»»
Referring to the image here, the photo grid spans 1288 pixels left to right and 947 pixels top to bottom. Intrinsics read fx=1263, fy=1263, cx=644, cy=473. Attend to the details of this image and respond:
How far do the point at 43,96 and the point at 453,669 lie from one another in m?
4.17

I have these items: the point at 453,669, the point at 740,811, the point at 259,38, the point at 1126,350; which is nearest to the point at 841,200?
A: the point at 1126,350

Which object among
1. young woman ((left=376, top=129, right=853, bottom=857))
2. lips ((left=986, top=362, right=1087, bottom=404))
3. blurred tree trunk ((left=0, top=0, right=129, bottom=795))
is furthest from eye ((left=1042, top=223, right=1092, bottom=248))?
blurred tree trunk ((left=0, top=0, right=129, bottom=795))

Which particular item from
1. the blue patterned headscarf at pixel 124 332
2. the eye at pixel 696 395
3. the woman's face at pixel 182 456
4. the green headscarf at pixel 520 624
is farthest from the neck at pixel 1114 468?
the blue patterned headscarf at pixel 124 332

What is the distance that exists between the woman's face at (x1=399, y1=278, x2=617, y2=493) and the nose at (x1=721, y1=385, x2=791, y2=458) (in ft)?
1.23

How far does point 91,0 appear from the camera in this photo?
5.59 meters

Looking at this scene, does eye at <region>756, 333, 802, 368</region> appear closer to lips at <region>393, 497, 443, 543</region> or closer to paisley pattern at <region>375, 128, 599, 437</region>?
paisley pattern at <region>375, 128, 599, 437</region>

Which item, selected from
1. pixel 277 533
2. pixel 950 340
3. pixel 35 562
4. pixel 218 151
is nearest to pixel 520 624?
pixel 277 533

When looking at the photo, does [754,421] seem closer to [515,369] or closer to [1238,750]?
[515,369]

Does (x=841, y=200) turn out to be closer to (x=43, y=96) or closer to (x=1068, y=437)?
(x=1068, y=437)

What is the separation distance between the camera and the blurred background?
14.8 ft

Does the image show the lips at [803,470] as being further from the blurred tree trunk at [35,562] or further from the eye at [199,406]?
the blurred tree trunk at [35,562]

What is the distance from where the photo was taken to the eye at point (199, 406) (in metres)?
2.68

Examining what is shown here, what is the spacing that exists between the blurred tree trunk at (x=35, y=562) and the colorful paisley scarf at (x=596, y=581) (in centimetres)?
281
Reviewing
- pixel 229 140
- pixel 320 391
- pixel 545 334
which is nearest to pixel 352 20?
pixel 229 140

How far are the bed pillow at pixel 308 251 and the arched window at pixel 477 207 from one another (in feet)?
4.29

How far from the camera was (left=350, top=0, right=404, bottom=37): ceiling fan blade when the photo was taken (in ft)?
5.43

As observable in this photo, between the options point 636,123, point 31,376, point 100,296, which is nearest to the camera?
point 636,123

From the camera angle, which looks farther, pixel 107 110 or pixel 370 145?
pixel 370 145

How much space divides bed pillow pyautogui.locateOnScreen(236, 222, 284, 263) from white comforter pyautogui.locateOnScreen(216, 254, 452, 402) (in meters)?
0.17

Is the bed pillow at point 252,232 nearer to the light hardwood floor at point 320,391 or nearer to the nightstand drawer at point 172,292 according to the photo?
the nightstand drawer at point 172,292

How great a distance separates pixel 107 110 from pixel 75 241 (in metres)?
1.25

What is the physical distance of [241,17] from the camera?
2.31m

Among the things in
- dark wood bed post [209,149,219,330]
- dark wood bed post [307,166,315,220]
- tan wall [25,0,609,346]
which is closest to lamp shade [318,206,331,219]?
««
| WORK INSTRUCTIONS |
Copy out all the items above again, substituting "cushion" for every occurrence of "bed pillow" and changing nothing else.

| EXERCISE ANSWER |
Referring to the image here, the photo grid spans 1288 pixels left to right and 947 pixels top to bottom. Intrinsics read fx=1263, fy=1263, cx=644, cy=473. Attend to the details of this image and respond:
How far do the point at 43,96 and the point at 453,669 lie from one another in m?
4.17

I have these items: the point at 453,669, the point at 740,811, the point at 259,38, the point at 1126,350; which is nearest to the point at 841,200?
A: the point at 1126,350

Which object among
1. young woman ((left=376, top=129, right=853, bottom=857))
2. lips ((left=986, top=362, right=1087, bottom=404))
3. blurred tree trunk ((left=0, top=0, right=129, bottom=795))
is furthest from eye ((left=1042, top=223, right=1092, bottom=248))?
blurred tree trunk ((left=0, top=0, right=129, bottom=795))

Which particular item from
1. the blue patterned headscarf at pixel 124 332
2. the eye at pixel 696 395
3. the woman's face at pixel 182 456
4. the green headscarf at pixel 520 624
is farthest from the neck at pixel 1114 468?
the blue patterned headscarf at pixel 124 332

What is the distance that exists between the woman's face at (x1=399, y1=278, x2=617, y2=493) and the nose at (x1=721, y1=385, x2=791, y2=458) (in ft)?
1.23

How far does point 91,0 appear from the camera in this photo?
5.59 meters

Looking at this scene, does eye at <region>756, 333, 802, 368</region> appear closer to lips at <region>393, 497, 443, 543</region> or closer to paisley pattern at <region>375, 128, 599, 437</region>?
paisley pattern at <region>375, 128, 599, 437</region>

Which item, selected from
1. pixel 277 533
2. pixel 950 340
3. pixel 35 562
4. pixel 218 151
is nearest to pixel 520 624?
pixel 277 533

When looking at the photo, does [754,421] seem closer to [515,369] or closer to [1238,750]?
[515,369]

Does (x=841, y=200) turn out to be closer to (x=43, y=96) or closer to (x=1068, y=437)?
(x=1068, y=437)

What is the separation distance between the camera and the blurred background?
14.8 ft

Does the image show the lips at [803,470] as being further from the blurred tree trunk at [35,562] or further from the eye at [199,406]?
the blurred tree trunk at [35,562]

What is the distance from where the photo was taken to the eye at point (199, 406) (in metres)?
2.68

Examining what is shown here, what is the spacing that exists between the blurred tree trunk at (x=35, y=562) and the colorful paisley scarf at (x=596, y=581) (in centimetres)?
281
Reviewing
- pixel 229 140
- pixel 320 391
- pixel 545 334
which is nearest to pixel 352 20?
pixel 229 140

How far are the cushion at pixel 308 251 and the arched window at pixel 477 207 from one another (in feet)?
4.29

How far from the camera was (left=350, top=0, right=404, bottom=37): ceiling fan blade when the photo was taken (in ft)?
5.43

As observable in this photo, between the options point 636,123, point 31,376, point 100,296, which is nearest to the camera?
point 636,123

From the camera angle, which looks farther, pixel 107 110 or pixel 370 145?
pixel 370 145

How much space divides cushion pyautogui.locateOnScreen(236, 222, 284, 263) from white comforter pyautogui.locateOnScreen(216, 254, 452, 402) (in meters)?
0.17

Is the cushion at point 252,232 nearer to the light hardwood floor at point 320,391 or nearer to the nightstand drawer at point 172,292 according to the photo?
the nightstand drawer at point 172,292

How great a distance separates pixel 107 110 from pixel 75 241 (in metres)?
1.25

What is the physical distance of [241,17] from the camera?
2.31m

Among the things in
- dark wood bed post [209,149,219,330]
- dark wood bed post [307,166,315,220]
- tan wall [25,0,609,346]
which is closest to lamp shade [318,206,331,219]?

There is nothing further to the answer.